Ford did take the pains to design an India specific car, the Ikon. So does the quest
for an Indian car end with the Ikon. No I don't think so. First thing, the company is
American. Secondly, the Ikon's platform is that of the Fiesta, nothing else. So the only
thing Indian about the car is the 'Josh' advertising gimmick.
Starting with the official one, i.e. Maruti, the company, since its inception has
changed the automobile scene in India completely. It's has been the number one
manufacturer, churning out close to 300,000 cars last year. At last count it held a 64%
market share in the passenger car market with four out of every five cars . on Indian roads
being Marutis. Every year it rakes in multi-billion rupee profits, and, yet the company is
nothing more than Suzuki India Ltd.
Telco is a completely Indian carmaker with no major foreign collaborations. Their
Indica was much touted as 'The Indian car', but it was styled by I.D.E.A of Italy. The
engine technology had inputs from 'Moteur Modern' of France. In effect it was the case of
an Italian body being wrapped around Indian mechanicals. Frankly I would have
preferred an Indian body wrapping an Indian platform.
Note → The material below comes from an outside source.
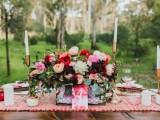bright-and-modern-garden-wedding-inspiration-5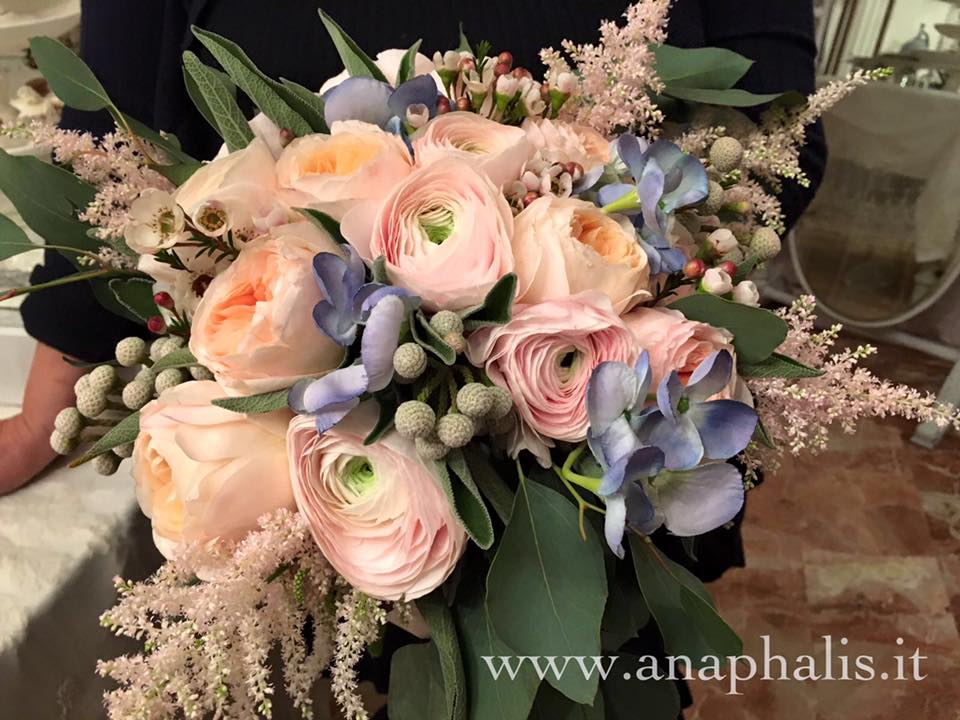 Bouquet Sposa Rosa Quarzo.Blog Di Anaphalis Fioreria Anaphalis Cento Wedding Planner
India is also the largest manufacturer of agricultural tractors, motor scooters and
the world's fifth largest commercial vehicle manufacturer. Each of these sectors
experienced rapid growth during the last three years Demand in these sectors is driven
by industrial, individual and agricultural consumers respectively. The increases have
resulted from improved overall economic trends in India including large doses of foreign
investment a more liberalized economy and higher productivity.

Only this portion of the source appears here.